Thought I had more pictures than this, but apparently not. I was able to hammer mine straight again, worked it cold with a 2lb cross peen on the anvil. The support bracket you see in the pic painted bright NH red was bent pretty badly (that took some heat to get right), and I had to do a little re-welding too. I'll have to invest in a gas forge because apparently soft coal is unheard of in the upper Midwest.

If it gets whonked again the bar and bracket are coming out for good.


----------



## kentuckyguy (Apr 13, 2015)

SwingOak have you ever removed the steel feeder tine on the the end of the tine bar ? The one that has the spring on it. If so whats the easiest way to remove it ?

thanks


----------



## SwingOak (May 19, 2014)

kentuckyguy said:


> SwingOak have you ever removed the steel feeder tine on the the end of the tine bar ? The one that has the spring on it. If so whats the easiest way to remove it ?
> 
> thanks


I did have it apart but I don't remember how. I'll take a look tomorrow & let you know.


----------



## kentuckyguy (Apr 13, 2015)

Ok thanks


----------



## mike10 (May 29, 2011)

After you remove the time bar assy from the baler, as described in an earlier post, you will then need to remove one of the bearings on the cross shaft the steel time pivots on. Remove the set screw in the collar that attaches the bearing to the cross shaft and remove bearing. The cross shaft is held in the time bar by a set screw. Loosen the jam nut and remove the set screw.
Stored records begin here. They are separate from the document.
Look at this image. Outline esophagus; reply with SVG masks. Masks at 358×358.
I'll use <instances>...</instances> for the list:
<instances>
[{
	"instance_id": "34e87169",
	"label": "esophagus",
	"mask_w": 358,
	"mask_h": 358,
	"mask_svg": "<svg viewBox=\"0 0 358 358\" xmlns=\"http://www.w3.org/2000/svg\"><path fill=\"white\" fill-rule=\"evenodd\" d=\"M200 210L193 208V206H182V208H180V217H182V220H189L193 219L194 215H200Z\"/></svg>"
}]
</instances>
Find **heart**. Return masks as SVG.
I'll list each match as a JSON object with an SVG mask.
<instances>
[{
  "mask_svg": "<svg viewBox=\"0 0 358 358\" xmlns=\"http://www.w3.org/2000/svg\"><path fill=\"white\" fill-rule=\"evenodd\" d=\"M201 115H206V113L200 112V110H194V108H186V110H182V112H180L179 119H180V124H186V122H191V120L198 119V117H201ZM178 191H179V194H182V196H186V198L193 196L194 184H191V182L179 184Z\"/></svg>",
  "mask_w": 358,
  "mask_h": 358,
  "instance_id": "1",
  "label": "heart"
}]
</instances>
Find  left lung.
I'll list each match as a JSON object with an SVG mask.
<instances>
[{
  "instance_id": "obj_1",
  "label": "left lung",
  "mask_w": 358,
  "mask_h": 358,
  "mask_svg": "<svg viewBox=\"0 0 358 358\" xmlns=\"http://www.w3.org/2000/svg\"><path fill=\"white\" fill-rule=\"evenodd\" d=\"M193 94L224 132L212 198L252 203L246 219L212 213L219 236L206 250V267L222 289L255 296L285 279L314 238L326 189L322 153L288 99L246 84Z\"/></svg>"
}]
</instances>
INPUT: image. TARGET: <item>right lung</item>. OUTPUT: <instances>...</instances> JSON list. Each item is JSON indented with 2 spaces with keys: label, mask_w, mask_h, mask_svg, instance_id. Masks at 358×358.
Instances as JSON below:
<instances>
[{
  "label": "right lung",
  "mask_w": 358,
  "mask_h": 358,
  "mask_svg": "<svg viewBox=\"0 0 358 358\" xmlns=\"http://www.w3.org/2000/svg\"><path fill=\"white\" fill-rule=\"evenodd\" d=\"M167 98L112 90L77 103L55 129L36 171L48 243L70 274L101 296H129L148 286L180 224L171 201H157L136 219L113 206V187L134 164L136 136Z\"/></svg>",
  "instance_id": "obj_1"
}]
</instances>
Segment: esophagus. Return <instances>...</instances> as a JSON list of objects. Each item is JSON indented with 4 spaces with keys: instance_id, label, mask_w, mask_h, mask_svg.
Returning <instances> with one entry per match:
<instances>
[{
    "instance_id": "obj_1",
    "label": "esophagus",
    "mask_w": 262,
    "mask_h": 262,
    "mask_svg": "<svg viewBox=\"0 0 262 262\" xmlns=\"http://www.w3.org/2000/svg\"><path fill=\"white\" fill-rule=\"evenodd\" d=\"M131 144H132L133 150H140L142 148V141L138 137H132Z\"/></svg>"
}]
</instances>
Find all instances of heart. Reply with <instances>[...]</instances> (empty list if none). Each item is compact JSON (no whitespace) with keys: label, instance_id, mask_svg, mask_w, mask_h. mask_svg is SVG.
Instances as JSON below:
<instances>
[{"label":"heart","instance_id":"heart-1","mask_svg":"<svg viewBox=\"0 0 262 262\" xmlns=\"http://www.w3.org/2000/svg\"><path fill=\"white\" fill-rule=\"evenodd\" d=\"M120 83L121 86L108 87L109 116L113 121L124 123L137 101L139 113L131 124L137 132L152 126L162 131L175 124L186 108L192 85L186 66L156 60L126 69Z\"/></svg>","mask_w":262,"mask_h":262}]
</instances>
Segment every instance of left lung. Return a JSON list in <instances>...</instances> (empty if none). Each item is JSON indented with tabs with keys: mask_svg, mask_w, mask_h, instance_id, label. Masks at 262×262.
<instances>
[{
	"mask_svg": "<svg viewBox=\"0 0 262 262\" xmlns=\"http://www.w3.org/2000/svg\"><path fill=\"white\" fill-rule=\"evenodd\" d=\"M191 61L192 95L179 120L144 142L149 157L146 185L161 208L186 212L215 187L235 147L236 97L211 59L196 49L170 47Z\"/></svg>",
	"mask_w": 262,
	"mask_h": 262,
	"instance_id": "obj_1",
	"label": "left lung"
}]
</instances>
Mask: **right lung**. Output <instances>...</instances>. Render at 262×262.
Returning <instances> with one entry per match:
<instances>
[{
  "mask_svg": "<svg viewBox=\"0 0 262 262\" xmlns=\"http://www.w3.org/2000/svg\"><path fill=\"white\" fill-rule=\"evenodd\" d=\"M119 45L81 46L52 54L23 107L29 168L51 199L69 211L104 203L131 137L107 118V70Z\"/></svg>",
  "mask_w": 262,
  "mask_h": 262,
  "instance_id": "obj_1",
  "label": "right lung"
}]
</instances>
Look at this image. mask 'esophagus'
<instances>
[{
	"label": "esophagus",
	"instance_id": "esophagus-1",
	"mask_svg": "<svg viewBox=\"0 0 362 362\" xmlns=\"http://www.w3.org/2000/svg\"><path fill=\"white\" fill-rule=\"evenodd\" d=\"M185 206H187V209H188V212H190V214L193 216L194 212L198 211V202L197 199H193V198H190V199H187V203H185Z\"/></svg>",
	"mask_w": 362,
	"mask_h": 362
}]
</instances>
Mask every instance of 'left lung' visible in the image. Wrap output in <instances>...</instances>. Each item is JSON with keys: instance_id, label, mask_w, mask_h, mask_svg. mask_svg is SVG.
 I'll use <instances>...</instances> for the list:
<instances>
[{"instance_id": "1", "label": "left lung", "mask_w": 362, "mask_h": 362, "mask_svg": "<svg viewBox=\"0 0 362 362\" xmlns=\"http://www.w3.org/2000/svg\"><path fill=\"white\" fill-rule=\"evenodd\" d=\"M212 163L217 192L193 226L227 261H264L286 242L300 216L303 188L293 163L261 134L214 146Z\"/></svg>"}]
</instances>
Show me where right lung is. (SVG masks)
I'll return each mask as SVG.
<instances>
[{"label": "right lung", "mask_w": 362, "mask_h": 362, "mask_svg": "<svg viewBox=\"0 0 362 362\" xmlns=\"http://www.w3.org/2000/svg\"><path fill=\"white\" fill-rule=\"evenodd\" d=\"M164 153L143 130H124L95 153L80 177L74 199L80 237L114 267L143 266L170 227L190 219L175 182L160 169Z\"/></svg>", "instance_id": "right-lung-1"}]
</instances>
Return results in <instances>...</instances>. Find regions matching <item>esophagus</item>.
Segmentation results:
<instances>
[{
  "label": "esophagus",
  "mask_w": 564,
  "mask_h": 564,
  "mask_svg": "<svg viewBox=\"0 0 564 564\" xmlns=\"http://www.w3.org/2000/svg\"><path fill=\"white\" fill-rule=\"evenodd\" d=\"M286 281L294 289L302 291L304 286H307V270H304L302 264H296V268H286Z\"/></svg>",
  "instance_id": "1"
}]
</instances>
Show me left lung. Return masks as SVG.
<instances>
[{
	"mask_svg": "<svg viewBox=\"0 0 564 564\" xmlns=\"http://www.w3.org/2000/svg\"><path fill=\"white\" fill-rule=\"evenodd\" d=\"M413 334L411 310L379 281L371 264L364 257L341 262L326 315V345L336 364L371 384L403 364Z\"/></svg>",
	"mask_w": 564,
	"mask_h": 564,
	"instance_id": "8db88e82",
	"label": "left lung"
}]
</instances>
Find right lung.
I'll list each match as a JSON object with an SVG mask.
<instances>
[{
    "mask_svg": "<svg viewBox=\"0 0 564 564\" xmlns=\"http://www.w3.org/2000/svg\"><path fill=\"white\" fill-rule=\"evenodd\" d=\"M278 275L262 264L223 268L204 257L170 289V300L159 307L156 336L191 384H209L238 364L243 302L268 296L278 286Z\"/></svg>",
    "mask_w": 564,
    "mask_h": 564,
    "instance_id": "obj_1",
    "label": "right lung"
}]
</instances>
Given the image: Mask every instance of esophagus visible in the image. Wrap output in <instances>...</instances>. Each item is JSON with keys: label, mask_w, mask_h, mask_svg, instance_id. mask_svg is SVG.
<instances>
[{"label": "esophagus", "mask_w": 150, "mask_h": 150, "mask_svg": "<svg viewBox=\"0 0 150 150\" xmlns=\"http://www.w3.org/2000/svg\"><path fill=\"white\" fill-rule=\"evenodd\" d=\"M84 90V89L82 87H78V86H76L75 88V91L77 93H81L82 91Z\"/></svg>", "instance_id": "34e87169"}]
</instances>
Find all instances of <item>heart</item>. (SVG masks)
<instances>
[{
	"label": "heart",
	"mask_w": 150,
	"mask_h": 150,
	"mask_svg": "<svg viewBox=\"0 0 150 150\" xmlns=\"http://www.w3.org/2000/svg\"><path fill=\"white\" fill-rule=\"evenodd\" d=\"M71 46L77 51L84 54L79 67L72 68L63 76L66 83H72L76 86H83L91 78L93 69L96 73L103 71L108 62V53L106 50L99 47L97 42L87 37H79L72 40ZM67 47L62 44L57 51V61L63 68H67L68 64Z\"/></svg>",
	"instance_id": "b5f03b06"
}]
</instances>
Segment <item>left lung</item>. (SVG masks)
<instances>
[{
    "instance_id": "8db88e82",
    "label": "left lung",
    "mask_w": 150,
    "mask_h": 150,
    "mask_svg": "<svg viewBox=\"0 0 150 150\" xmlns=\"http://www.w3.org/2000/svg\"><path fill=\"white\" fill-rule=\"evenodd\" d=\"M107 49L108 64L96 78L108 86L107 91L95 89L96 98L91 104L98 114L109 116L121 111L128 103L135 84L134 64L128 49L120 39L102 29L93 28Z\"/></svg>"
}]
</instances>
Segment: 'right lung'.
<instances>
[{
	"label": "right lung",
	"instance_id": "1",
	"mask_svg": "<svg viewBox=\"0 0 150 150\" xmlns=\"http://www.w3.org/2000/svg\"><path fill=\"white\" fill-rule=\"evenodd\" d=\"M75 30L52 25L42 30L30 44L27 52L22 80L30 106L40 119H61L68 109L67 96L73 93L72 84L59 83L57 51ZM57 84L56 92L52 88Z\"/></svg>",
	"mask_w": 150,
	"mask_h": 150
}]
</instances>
Drive the shaft out of the time bar and your time will be free. Later Balers use a bolt instead of the set screw to retain the cross shaft. Either way there is a notch in the cross shaft the set screw or bolt must align with when reassembling.

Your baler may have an access cover on the rear channel the time bar bearing runs in. It might be possible to remove the parts through the access hole without removing the time bar from the baler, but you are not going to save any time and will be a pain to get everything apart and back together.


----------



## kentuckyguy (Apr 13, 2015)

Thanks for the help I was able to get it apart and am working on trying to straighten the feeder tine now.


----------



## SwingOak (May 19, 2014)

Sorry got busy with other things on the farm and forgot to follow up on this. mike10 described it pretty well.


----------